** Listed records **
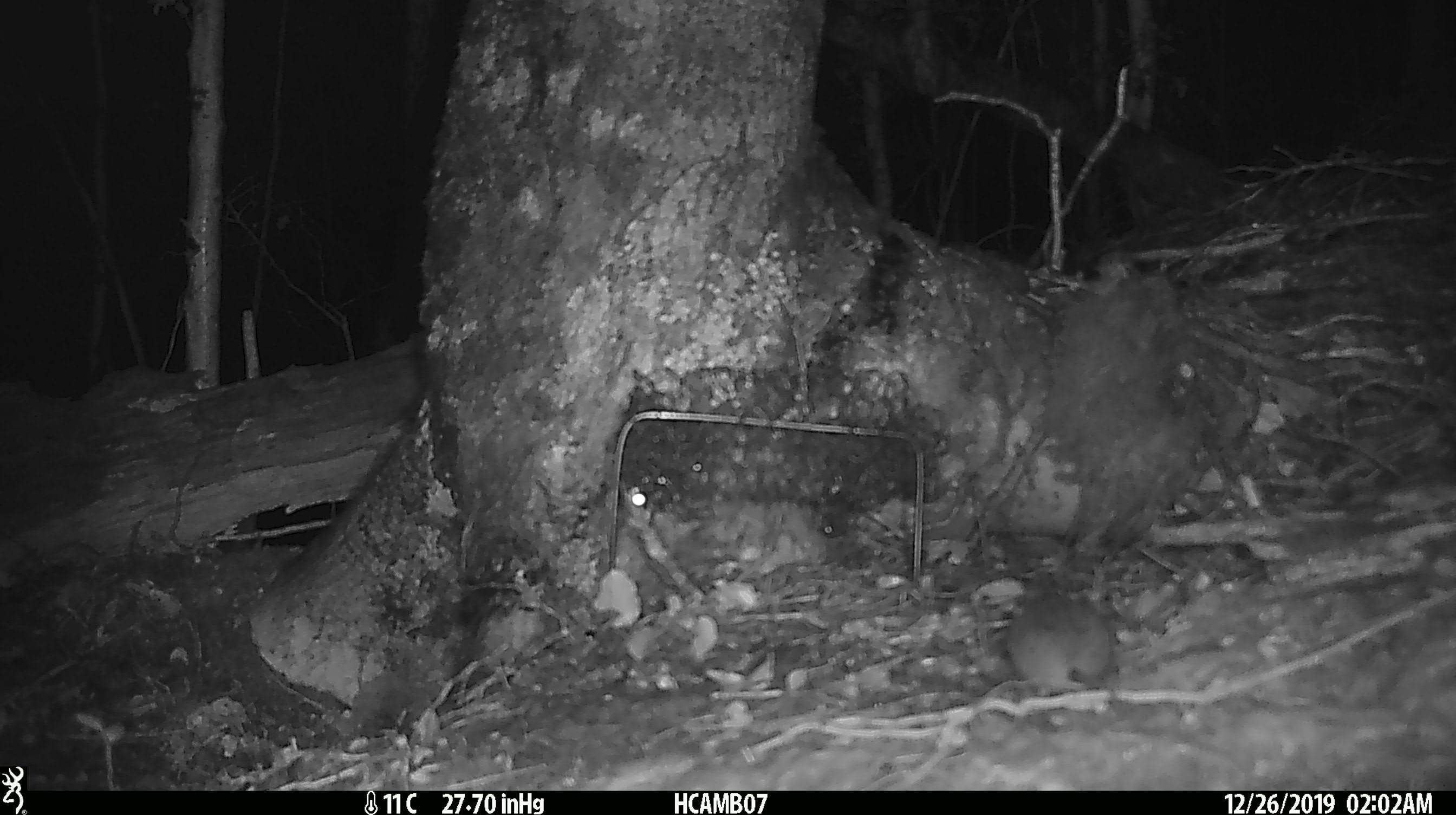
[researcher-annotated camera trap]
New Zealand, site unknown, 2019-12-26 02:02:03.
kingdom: Animalia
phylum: Chordata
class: Mammalia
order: Rodentia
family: Muridae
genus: Mus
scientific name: Mus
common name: mouse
Mouse (Mus).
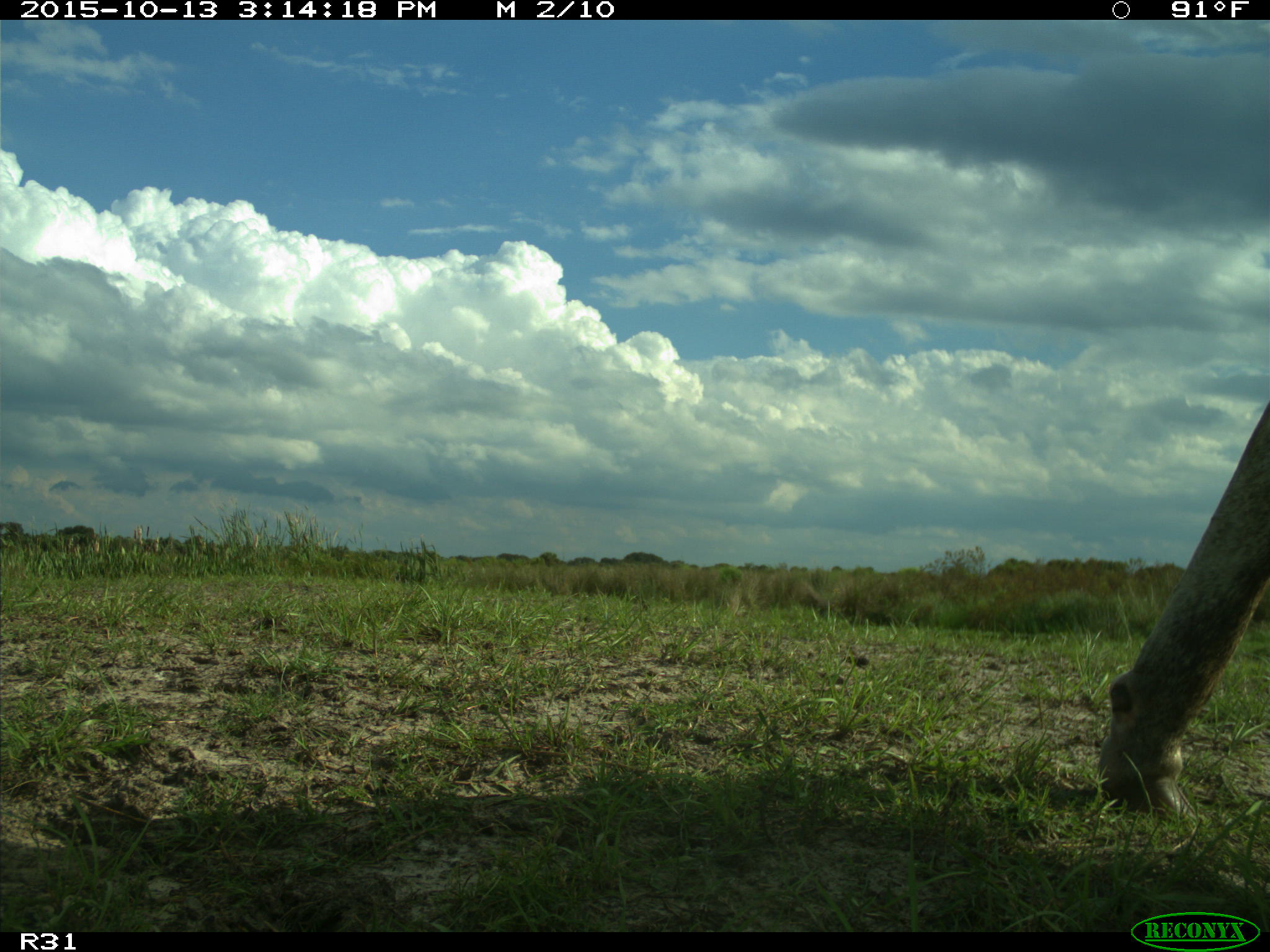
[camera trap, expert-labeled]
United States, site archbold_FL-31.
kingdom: Animalia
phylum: Chordata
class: Mammalia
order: Artiodactyla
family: Bovidae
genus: Bos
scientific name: Bos taurus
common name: domestic cow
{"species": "Bos taurus (domestic cow)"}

** About this exercise **
The answer must be every line from the entries above that holds the string "trap".

** Answer area **
[researcher-annotated camera trap]
[camera trap, expert-labeled]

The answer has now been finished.